- _YOUR ASSIGNMENT_:
From the records, pick out and copy each line containing "marking".

◇ ◇ ◇ ◇ ◇

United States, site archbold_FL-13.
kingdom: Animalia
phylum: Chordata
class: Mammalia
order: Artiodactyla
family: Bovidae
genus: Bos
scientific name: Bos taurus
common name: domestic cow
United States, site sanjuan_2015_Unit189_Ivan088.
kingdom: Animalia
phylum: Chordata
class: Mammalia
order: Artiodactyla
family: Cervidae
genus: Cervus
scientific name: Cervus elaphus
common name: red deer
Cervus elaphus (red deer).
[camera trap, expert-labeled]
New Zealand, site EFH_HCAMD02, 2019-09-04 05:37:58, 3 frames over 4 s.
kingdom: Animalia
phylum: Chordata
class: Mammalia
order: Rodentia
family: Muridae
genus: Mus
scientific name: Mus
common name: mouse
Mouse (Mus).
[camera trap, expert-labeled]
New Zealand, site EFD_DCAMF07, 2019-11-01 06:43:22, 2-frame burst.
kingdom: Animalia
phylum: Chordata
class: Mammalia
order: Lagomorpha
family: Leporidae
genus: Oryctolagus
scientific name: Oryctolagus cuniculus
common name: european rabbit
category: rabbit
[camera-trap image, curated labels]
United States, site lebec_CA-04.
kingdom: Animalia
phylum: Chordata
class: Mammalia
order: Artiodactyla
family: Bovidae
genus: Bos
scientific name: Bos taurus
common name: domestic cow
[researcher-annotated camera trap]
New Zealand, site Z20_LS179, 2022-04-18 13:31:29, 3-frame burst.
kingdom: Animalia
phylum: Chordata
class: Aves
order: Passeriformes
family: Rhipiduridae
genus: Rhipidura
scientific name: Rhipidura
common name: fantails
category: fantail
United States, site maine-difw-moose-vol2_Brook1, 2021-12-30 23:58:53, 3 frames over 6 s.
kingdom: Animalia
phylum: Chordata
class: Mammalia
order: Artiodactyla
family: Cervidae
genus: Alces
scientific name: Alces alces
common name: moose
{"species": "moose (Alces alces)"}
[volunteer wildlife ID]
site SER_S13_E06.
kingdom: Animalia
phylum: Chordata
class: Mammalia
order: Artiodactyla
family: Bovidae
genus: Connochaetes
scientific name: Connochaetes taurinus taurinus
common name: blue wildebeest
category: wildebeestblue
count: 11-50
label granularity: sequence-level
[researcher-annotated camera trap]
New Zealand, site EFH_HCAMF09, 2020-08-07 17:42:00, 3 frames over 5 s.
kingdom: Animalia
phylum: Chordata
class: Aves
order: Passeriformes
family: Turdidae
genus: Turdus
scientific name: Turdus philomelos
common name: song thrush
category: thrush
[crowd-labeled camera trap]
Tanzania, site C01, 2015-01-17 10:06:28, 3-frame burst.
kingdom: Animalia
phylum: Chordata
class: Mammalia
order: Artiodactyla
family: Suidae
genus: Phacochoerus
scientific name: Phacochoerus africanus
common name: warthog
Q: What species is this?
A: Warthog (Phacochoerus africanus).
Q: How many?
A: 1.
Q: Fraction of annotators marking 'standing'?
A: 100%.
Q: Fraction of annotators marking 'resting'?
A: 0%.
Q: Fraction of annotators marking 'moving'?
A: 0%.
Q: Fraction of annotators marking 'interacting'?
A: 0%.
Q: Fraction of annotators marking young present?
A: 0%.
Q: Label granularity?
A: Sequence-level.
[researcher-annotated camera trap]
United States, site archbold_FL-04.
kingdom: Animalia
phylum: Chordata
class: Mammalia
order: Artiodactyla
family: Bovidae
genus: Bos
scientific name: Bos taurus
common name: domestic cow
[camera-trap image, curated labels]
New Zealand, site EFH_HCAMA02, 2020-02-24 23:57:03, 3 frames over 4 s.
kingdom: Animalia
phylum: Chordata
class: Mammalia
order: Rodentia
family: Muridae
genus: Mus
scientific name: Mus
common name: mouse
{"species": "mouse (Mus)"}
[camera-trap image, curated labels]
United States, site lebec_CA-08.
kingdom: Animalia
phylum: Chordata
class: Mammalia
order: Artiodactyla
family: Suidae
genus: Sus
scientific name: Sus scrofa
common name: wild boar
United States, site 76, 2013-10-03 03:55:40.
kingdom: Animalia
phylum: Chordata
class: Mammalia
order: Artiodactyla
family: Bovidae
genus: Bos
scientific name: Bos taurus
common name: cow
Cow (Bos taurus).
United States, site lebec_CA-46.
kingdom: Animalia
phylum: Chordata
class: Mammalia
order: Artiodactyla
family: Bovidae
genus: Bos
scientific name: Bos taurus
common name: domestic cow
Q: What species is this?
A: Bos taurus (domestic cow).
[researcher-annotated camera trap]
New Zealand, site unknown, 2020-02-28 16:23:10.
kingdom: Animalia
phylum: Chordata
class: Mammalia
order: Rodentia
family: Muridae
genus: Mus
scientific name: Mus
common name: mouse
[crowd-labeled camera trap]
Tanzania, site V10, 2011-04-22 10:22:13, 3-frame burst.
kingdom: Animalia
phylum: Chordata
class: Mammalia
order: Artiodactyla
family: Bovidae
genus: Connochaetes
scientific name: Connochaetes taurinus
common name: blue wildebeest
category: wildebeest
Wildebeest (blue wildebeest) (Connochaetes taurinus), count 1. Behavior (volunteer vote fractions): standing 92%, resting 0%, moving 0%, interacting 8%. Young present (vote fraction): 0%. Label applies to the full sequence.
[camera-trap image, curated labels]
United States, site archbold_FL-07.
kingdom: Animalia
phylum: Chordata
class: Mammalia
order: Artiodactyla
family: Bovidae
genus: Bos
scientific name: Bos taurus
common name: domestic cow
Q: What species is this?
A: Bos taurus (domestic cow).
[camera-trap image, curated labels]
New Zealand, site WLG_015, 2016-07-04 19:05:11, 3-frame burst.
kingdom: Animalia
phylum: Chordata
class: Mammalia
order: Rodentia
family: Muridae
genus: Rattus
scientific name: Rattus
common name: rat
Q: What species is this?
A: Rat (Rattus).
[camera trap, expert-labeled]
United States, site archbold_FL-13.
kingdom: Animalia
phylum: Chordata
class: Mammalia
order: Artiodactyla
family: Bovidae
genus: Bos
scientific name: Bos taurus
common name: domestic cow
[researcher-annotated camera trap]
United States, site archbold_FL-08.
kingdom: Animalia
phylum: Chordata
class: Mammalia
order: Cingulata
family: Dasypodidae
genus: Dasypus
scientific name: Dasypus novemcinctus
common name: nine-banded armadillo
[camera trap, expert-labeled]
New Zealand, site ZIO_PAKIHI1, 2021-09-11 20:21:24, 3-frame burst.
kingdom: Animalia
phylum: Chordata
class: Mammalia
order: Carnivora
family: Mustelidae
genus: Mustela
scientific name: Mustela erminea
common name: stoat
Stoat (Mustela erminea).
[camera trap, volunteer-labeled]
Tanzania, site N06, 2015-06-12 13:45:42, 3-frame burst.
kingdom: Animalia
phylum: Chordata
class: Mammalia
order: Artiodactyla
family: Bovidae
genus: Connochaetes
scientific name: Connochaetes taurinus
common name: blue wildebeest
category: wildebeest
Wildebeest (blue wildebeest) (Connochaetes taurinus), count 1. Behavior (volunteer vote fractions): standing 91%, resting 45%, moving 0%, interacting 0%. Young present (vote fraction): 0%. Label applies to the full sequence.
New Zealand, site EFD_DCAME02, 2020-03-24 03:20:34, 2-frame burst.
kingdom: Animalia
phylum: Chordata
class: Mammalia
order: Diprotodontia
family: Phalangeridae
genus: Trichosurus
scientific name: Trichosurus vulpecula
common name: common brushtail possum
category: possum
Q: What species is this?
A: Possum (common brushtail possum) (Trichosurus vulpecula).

◇ ◇ ◇ ◇ ◇

- _OUTPUT BELOW_:
Q: Fraction of annotators marking 'standing'?
Q: Fraction of annotators marking 'resting'?
Q: Fraction of annotators marking 'moving'?
Q: Fraction of annotators marking 'interacting'?
Q: Fraction of annotators marking young present?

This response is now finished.